I am trying to learn ML models for predicting stock prices and initially, I tried using DataReader
import pandas_datareader as web
df = web.DataReader('AAPL', data_source='yahoo', start='2016-01-01', end='2021-08-01')
But I get a RemoteDataError and kept hitting a dead end trying to figure it out so I tried using tiingo
https://tiingo-python.readthedocs.io/en/latest/readme.html
I read through the documentation and tried passing a dictionary with 'api_key' as a key
into my tiingo client, ie.
from tiingo import TiingoClient
client = TiingoClient()
config = {}
config['session'] = True
config['api_key'] = 'my_api_key'
client = TiingoClient(config)
The documentation says I can now use TiingoClient to make API calls, however,
RuntimeError: Tiingo API Key not provided. Please provide via environment variable or config argument.
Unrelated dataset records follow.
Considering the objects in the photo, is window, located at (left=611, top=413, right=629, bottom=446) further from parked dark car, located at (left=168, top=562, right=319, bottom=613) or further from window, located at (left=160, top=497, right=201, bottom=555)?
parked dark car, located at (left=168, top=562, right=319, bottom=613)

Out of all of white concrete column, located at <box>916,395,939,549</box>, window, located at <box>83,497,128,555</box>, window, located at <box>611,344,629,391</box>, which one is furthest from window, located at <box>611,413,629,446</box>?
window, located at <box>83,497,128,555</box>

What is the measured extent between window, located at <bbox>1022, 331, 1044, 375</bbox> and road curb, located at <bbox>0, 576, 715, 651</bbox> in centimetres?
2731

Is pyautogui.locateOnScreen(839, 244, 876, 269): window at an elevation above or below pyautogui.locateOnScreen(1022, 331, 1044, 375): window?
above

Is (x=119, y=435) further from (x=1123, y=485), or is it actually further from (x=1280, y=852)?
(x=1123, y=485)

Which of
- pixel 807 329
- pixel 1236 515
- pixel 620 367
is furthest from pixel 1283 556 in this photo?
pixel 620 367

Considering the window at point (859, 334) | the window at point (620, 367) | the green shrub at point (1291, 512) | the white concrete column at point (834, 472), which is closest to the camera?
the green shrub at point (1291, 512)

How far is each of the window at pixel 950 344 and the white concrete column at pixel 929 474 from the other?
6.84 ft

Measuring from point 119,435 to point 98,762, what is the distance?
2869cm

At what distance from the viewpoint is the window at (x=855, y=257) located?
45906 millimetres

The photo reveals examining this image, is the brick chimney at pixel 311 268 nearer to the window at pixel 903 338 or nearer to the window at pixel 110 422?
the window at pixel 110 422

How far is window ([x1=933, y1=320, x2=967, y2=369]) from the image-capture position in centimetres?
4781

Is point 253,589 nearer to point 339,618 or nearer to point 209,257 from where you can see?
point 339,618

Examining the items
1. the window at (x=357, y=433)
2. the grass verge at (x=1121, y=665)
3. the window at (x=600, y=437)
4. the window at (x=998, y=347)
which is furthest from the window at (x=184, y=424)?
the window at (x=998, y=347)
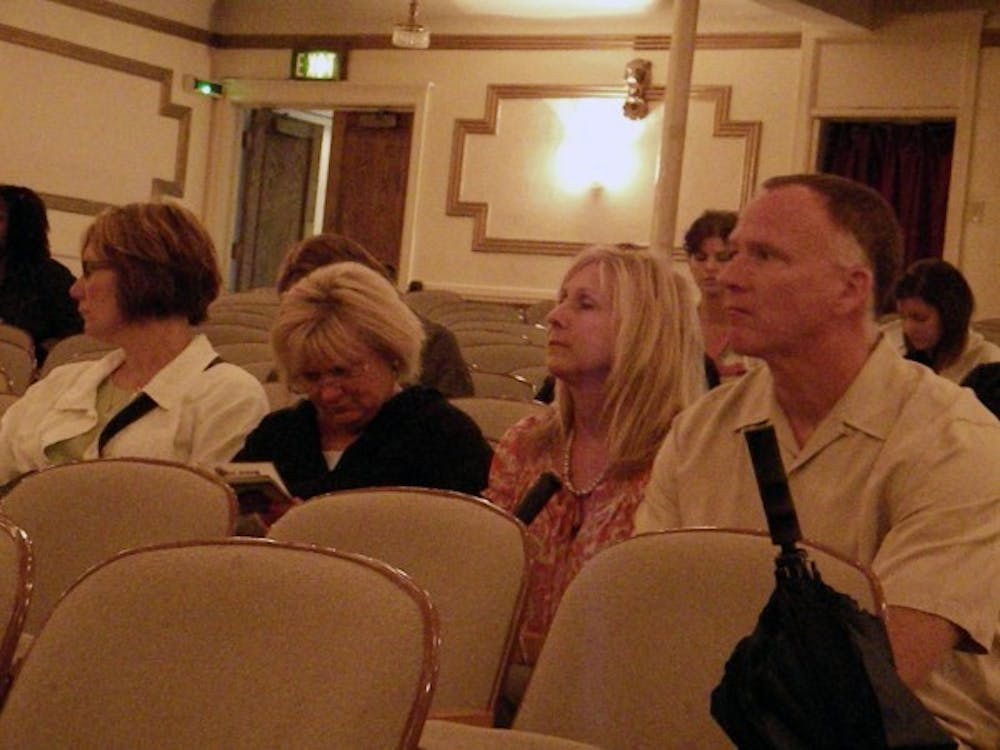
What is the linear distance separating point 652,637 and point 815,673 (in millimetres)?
809

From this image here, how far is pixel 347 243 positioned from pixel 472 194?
733 cm

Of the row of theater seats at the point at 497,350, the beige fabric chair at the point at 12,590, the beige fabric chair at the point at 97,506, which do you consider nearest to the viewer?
the beige fabric chair at the point at 12,590

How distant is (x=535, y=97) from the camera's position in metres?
11.9

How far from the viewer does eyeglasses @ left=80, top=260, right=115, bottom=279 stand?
3742 millimetres

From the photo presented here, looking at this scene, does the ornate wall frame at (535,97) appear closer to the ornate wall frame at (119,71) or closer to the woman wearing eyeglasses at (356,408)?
the ornate wall frame at (119,71)

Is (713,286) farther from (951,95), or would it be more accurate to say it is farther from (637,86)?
(637,86)

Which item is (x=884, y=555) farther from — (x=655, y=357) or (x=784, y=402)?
(x=655, y=357)

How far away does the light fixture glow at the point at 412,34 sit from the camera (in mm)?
11320

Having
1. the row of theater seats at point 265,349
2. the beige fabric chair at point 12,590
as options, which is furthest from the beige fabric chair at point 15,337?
the beige fabric chair at point 12,590

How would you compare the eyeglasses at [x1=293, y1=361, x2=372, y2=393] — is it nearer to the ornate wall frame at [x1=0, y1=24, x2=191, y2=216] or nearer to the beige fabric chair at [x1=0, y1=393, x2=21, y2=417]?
the beige fabric chair at [x1=0, y1=393, x2=21, y2=417]

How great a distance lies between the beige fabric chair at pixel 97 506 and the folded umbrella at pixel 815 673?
1.53 metres

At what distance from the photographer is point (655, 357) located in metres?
3.10

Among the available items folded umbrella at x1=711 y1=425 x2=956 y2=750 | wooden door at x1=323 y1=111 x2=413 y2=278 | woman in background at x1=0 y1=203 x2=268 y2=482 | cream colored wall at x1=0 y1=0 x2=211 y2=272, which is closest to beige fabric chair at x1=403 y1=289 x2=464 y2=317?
wooden door at x1=323 y1=111 x2=413 y2=278

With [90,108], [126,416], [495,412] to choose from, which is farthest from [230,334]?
[90,108]
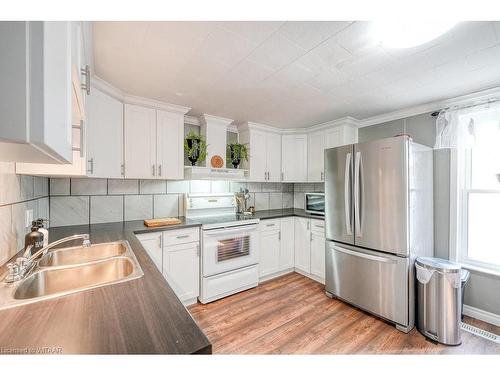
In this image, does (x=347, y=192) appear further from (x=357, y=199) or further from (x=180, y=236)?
(x=180, y=236)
It is quite challenging learning the ML models and its syntax but what compounds the difficulty for me is what some data-scientests consider to be trivial as they don't typically deal with gathering or scraping data. Maybe my question is trivial but I've spent about an hour trying to figure out how to import data properly for stock prices and the only method that worked for me so far is
df = web.get_data_yahoo('stock symbol')
but I would like to grasp the other ways of importing stock prices via Tiingo and DataReader so if anyone can provide explanations/tips/suggestions I'd greatly appreciate it.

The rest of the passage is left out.